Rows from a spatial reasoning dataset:
== == ==
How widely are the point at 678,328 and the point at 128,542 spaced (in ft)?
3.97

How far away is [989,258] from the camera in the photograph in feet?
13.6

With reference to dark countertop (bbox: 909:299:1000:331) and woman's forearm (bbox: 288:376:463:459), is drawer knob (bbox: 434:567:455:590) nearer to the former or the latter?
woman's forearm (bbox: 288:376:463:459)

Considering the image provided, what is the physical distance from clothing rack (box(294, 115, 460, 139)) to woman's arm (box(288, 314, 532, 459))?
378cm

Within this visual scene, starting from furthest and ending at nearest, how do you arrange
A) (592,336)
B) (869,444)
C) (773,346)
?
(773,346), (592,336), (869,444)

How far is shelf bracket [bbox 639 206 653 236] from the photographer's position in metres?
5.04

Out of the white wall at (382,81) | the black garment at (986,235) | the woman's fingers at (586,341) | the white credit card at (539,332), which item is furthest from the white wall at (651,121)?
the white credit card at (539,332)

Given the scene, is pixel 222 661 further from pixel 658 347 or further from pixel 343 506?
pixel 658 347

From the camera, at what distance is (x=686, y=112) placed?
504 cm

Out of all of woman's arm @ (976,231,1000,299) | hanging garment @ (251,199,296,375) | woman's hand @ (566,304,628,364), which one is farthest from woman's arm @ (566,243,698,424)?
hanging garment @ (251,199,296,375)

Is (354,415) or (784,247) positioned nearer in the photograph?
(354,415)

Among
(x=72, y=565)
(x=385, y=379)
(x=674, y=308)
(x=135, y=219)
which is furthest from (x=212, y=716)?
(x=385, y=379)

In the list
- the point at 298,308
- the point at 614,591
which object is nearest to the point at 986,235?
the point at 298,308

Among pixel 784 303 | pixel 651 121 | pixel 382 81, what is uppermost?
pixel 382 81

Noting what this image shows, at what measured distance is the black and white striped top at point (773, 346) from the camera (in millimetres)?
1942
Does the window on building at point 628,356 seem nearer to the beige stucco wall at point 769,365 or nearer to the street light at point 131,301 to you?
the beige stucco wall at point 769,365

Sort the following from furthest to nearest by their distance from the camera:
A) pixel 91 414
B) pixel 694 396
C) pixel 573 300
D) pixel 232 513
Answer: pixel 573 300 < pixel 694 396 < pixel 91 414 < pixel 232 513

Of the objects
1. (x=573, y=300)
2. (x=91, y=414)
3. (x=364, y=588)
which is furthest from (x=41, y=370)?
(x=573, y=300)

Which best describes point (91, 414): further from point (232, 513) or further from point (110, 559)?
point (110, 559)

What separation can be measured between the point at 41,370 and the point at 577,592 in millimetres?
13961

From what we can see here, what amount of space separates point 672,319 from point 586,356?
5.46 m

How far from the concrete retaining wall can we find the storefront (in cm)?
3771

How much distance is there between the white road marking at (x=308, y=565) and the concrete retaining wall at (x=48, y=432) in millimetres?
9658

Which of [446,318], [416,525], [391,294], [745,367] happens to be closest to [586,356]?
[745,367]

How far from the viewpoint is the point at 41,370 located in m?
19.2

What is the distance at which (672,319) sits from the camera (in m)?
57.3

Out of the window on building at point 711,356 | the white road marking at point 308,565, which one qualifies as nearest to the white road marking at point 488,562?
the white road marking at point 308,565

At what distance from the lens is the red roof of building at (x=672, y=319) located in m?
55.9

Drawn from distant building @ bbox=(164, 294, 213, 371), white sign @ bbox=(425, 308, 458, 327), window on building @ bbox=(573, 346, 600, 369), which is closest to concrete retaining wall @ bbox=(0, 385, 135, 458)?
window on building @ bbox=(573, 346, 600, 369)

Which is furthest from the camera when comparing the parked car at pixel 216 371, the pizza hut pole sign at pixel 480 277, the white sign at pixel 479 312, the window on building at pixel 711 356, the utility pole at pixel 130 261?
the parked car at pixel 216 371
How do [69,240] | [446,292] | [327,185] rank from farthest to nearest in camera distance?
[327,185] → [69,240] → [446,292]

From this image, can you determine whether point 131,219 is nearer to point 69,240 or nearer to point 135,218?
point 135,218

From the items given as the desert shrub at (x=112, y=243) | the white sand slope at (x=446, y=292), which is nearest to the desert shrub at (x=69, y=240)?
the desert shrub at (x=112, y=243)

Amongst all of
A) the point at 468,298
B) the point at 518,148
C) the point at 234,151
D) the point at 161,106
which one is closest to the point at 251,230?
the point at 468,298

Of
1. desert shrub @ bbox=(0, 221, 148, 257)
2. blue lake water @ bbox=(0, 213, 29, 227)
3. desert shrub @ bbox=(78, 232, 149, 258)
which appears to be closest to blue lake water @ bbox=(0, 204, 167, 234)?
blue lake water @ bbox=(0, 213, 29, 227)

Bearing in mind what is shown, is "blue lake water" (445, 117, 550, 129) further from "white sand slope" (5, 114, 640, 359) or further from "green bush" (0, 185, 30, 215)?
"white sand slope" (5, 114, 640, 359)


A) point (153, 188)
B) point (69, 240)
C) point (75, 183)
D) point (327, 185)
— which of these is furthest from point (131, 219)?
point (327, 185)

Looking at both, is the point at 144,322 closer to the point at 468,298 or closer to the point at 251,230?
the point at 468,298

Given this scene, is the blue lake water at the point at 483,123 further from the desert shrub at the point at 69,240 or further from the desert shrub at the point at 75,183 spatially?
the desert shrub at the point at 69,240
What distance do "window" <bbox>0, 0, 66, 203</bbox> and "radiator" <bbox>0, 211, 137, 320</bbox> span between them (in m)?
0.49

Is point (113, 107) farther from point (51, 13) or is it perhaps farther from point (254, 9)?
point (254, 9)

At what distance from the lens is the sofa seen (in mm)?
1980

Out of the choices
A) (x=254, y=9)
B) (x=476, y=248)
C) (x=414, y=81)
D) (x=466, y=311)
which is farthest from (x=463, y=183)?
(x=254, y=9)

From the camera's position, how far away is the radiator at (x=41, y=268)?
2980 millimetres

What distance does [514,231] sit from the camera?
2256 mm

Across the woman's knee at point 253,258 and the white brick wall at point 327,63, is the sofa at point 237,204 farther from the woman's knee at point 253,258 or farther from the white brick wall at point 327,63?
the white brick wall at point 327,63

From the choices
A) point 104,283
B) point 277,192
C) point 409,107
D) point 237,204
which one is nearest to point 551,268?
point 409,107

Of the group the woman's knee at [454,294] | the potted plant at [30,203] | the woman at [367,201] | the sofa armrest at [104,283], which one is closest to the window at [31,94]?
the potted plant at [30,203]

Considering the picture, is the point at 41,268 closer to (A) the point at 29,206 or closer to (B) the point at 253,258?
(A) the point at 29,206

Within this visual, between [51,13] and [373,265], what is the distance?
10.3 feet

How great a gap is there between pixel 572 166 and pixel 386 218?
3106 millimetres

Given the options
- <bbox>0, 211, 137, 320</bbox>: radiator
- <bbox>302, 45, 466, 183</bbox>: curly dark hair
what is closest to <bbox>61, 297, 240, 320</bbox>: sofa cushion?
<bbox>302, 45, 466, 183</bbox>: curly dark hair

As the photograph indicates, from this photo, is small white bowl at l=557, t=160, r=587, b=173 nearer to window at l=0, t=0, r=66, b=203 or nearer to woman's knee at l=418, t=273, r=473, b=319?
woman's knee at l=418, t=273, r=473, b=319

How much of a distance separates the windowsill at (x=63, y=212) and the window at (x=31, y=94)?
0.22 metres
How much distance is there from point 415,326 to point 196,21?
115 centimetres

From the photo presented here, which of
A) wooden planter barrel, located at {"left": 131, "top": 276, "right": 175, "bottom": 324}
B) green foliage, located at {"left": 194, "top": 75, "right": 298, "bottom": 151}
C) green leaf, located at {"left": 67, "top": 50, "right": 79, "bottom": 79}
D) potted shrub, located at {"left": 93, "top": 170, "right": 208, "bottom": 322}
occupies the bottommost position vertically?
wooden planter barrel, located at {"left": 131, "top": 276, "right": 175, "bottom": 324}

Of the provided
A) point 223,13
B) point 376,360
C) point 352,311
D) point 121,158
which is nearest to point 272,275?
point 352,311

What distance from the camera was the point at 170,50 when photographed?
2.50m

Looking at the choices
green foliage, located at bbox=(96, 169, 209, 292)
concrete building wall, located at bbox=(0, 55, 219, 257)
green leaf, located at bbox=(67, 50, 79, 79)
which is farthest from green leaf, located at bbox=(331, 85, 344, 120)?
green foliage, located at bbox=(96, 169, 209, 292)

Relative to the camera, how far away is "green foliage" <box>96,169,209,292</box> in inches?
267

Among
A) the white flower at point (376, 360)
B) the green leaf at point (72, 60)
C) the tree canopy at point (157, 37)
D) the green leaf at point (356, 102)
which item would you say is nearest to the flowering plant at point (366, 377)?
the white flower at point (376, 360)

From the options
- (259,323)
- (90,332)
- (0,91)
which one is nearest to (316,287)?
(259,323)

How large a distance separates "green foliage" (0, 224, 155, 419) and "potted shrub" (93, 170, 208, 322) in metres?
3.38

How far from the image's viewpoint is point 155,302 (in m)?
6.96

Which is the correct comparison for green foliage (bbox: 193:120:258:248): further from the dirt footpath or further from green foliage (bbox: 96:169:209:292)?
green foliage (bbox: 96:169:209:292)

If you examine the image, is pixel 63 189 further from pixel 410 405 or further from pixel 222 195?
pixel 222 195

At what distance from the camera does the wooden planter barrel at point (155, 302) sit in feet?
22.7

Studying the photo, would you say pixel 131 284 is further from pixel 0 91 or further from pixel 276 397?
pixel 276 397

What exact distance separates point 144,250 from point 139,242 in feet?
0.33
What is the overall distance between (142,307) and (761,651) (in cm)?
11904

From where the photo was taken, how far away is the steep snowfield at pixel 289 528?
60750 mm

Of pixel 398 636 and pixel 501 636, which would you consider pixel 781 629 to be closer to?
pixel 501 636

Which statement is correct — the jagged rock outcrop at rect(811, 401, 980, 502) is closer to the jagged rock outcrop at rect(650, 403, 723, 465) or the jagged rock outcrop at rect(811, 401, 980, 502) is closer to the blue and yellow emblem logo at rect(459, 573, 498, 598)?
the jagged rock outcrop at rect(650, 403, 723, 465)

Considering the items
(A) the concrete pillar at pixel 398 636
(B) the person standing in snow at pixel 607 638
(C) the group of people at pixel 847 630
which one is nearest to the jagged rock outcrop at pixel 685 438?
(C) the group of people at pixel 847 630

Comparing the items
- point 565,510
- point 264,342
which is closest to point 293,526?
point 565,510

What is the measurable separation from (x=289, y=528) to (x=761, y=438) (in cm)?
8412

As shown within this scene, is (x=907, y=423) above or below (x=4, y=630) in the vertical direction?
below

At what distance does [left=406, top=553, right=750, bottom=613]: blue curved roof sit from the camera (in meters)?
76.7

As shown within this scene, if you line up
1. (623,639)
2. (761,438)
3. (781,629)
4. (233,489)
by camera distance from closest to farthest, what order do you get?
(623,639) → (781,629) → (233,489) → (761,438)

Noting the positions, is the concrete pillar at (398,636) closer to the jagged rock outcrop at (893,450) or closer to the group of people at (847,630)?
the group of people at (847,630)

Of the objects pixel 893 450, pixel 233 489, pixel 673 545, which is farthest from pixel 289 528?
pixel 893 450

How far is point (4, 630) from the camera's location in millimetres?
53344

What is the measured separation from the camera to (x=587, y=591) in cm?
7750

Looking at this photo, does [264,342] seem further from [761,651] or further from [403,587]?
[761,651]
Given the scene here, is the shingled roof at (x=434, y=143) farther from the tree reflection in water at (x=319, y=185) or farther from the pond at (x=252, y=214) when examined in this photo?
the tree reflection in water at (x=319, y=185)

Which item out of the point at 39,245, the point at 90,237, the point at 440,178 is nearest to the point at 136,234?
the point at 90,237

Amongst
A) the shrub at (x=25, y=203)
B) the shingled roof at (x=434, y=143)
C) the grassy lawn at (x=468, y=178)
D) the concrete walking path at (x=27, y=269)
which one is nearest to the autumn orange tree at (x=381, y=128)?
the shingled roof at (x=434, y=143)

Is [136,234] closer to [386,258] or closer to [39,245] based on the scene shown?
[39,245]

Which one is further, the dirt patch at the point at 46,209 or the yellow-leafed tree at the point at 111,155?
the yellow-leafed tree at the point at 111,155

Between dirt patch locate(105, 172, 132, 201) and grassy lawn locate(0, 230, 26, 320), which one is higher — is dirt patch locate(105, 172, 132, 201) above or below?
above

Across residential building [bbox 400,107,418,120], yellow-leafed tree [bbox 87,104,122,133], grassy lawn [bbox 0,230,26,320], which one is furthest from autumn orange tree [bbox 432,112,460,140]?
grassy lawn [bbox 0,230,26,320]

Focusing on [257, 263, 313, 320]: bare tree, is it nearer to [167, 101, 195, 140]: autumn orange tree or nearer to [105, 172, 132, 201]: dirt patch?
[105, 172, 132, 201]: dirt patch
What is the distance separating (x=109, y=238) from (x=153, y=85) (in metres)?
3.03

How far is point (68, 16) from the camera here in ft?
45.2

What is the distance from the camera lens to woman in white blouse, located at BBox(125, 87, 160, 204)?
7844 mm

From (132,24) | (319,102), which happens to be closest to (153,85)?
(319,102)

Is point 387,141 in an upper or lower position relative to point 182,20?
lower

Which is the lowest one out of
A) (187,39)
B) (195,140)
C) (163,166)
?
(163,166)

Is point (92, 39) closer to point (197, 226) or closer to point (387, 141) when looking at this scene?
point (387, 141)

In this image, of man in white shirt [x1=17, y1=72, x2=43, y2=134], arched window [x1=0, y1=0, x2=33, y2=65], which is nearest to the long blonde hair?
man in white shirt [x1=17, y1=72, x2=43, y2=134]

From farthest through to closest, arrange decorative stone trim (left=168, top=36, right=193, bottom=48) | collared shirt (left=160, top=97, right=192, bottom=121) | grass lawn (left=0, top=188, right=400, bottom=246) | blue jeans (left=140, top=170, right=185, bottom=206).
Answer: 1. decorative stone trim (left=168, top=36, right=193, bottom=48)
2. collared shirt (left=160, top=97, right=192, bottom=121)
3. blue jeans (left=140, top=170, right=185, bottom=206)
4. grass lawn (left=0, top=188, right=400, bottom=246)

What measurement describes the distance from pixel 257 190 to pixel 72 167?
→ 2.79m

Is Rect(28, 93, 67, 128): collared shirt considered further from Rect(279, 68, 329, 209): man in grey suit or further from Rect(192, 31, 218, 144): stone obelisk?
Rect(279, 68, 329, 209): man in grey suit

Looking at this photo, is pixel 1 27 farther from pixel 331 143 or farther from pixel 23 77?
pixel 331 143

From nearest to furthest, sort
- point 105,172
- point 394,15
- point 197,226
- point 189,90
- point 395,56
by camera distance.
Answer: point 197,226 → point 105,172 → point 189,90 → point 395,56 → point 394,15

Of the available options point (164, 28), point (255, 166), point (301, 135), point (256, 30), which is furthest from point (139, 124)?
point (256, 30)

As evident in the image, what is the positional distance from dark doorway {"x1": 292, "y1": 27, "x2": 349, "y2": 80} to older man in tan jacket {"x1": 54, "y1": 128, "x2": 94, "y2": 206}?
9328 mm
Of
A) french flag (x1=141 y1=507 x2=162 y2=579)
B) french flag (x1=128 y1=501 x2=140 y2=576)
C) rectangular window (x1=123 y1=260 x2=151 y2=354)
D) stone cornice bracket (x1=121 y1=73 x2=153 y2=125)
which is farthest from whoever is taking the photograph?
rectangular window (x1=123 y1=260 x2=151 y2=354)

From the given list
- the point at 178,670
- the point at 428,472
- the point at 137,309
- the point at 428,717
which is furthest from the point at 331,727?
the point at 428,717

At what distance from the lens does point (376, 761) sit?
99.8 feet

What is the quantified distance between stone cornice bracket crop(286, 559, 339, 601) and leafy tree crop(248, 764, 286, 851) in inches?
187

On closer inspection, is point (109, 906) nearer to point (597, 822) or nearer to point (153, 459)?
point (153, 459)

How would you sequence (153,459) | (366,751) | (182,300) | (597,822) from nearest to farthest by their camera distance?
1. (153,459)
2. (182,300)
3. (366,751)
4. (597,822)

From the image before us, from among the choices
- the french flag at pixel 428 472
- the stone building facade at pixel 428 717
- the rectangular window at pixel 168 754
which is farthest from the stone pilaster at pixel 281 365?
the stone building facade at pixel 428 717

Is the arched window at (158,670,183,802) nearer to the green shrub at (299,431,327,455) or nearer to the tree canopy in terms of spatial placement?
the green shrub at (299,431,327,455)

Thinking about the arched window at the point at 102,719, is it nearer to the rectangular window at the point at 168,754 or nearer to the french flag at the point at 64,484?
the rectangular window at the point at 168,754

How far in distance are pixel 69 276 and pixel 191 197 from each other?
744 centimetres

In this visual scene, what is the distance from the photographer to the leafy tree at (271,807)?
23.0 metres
== == ==
Instructions to follow
Every line from the one containing "On closer inspection, is" through the last line must be copied exactly; leave out the rest.

Expected answer
On closer inspection, is point (109, 906) nearer to point (597, 822) or nearer to point (153, 459)?
point (153, 459)

How would you sequence (153,459) | (366,751) | (182,300) | (597,822) from nearest to farthest by their camera distance?
1. (153,459)
2. (182,300)
3. (366,751)
4. (597,822)

From the image before us, from among the choices
- the french flag at pixel 428 472
- the stone building facade at pixel 428 717
- the rectangular window at pixel 168 754
which is farthest from the stone pilaster at pixel 281 365?
the stone building facade at pixel 428 717

Is the arched window at (158,670,183,802) nearer to the green shrub at (299,431,327,455) or nearer to the tree canopy in terms of spatial placement?
the green shrub at (299,431,327,455)

Thinking about the arched window at the point at 102,719, is it nearer to the rectangular window at the point at 168,754 or nearer to the french flag at the point at 64,484?
the rectangular window at the point at 168,754

How far in distance are pixel 69 276 and pixel 191 197 from each other?
744 centimetres

In this visual scene, what is the distance from the photographer to the leafy tree at (271,807)?
23.0 metres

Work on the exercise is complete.